EXTRACTED TEXT
Mary Ostrowski

Personal information
- Born: April 22, 1962 Shreveport, Louisiana, U.S.
- Died: July 19, 2013 (aged 51) Abingdon, Virginia, U.S.
- Listed height: 6 ft 2 in (1.88 m)

Career information
- High school: Parkersburg Catholic (Parkersburg, West Virginia)
- College: Tennessee (1980–1984)
- Position: Forward
- Number: 14

= Mary Ostrowski =

American basketball player

Mary Ostrowski (April 22, 1962 – July 19, 2013) was an American basketball player. Known as Mary O, Mo, or Big O, she was a Hall of Fame member for the University of Tennessee Lady Volunteers.

==Early life==
Mary Ostrowski was born on April 22, 1962, in Shreveport, Louisiana, the daughter of Chester Ostrowski and Freda Dowler Ostrowski, with three siblings. She grew up in Parkersburg, West Virginia. At Parkersburg Catholic High School, Ostrowski led her team to a state-record 88 consecutive wins and captured three West Virginia state titles, including Class A championships in 1977 and 1978.

She was a three-time recipient of the Russell A. Thom Award (1977–1979), which recognized the state’s top basketball player. In 1979, she became the only female athlete to be named West Virginia's Amateur Athlete of the Year. A noted Little League pitcher in her youth, Ostrowski was already commanding national attention by the time she entered high school.

In 1976, Tennessee coach Pat Summitt first noticed Ostrowski at a basketball camp in Fort Worth, Texas. Thinking she was watching a college player, Summitt was stunned to learn Ostrowski was only a high school freshman. That moment began a recruitment journey that ended with Ostrowski becoming the first No. 1-ranked recruit to sign with Tennessee, joining the Lady Vols in 1980.

==Career==
===Tennessee (1980–1984)===
From 1980 to 1984, Ostrowski starred as a 6-foot-2 forward for the University of Tennessee Lady Volunteers. She earned a reputation for toughness, high basketball IQ, and fluid post play, particularly her signature hook shot.

- Career Statistics
- 1,729 career points
- 994 rebounds
- Career averages: 13.8 points, 8.0 rebounds per game
- Senior year: 15.9 ppg, 8.6 rpg

- Honors and accolades
- 1982 Kodak All-American
- All-SEC in 1982 and 1984
- SEC All-Tournament Team in 1982
- Led team in scoring in 1981–82 and 1983–84
- Led team in rebounding from 1981 to 1984

Ostrowski helped lead the Lady Vols to three NCAA Final Fours (1981, 1982, 1984). Her senior season in 1984 was especially dominant: she was named the NCAA Mideast Regional MVP, made the Final Four All-Tournament Team, and was the tournament’s leading scorer and rebounder.

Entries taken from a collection

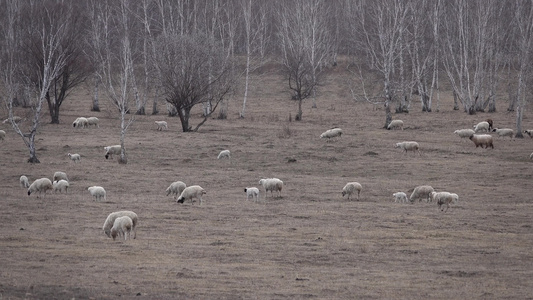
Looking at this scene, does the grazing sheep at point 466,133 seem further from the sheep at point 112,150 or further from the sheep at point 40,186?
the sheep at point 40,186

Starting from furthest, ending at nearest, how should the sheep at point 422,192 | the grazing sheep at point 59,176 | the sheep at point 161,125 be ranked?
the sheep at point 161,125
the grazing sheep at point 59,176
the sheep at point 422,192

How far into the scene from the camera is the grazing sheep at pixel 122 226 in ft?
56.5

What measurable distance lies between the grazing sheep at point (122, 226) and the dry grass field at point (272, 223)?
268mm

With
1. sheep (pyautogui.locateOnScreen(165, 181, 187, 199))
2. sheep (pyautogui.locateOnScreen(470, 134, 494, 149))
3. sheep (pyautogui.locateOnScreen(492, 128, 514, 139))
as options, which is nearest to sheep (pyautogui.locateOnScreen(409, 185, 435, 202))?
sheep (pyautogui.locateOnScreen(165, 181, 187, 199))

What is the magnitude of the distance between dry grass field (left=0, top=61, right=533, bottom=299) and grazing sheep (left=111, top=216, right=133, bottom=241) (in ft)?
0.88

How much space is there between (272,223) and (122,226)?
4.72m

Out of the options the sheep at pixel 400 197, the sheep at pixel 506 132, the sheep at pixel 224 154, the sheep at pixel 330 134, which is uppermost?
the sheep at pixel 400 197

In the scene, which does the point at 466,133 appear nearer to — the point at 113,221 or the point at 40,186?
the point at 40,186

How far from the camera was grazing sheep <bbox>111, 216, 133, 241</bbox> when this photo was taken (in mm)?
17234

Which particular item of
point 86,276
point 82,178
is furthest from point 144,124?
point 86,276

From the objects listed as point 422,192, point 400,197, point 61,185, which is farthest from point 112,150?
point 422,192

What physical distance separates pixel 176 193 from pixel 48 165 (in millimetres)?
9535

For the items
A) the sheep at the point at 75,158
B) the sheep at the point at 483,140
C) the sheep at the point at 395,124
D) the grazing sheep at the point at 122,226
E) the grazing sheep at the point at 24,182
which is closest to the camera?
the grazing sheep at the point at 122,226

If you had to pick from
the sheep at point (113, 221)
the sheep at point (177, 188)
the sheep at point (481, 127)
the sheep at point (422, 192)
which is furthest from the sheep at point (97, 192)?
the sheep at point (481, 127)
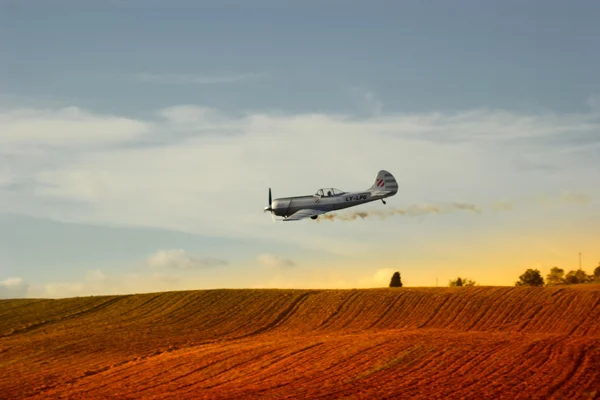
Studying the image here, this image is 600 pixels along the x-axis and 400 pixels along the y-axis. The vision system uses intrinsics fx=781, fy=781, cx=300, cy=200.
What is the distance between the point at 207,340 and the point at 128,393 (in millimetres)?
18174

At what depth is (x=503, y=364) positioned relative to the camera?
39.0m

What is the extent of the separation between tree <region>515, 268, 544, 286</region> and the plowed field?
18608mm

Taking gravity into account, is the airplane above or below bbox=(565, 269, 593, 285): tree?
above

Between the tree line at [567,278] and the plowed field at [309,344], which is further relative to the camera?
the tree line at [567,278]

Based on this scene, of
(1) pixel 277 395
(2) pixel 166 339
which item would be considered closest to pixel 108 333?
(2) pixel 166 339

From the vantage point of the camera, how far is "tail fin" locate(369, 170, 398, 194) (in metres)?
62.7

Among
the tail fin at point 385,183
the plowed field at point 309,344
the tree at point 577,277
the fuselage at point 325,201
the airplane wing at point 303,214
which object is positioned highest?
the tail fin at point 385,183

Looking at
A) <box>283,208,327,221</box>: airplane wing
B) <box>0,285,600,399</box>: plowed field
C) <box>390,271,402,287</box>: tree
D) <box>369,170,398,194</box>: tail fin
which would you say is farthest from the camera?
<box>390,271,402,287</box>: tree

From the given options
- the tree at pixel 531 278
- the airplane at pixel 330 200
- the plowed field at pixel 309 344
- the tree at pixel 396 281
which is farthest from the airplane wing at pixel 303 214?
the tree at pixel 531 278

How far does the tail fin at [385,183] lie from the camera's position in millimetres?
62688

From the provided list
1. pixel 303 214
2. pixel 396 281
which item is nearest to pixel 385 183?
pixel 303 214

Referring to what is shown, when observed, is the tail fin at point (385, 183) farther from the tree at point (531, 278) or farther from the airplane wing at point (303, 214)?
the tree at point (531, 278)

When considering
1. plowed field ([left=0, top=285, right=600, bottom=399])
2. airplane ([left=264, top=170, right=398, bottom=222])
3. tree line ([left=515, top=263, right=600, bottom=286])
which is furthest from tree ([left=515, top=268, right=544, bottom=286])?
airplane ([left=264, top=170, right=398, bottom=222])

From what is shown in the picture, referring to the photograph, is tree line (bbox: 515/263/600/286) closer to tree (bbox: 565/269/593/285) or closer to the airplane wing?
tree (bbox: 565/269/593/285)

TRY IT
Revise the Mary Ostrowski article between "She was a three-time" and "entered high school.", inclusive, changing "pitcher" to "catcher".

ANSWER SPACE
She was a three-time recipient of the Russell A. Thom Award (1977–1979), which recognized the state’s top basketball player. In 1979, she became the only female athlete to be named West Virginia's Amateur Athlete of the Year. A noted Little League catcher in her youth, Ostrowski was already commanding national attention by the time she entered high school.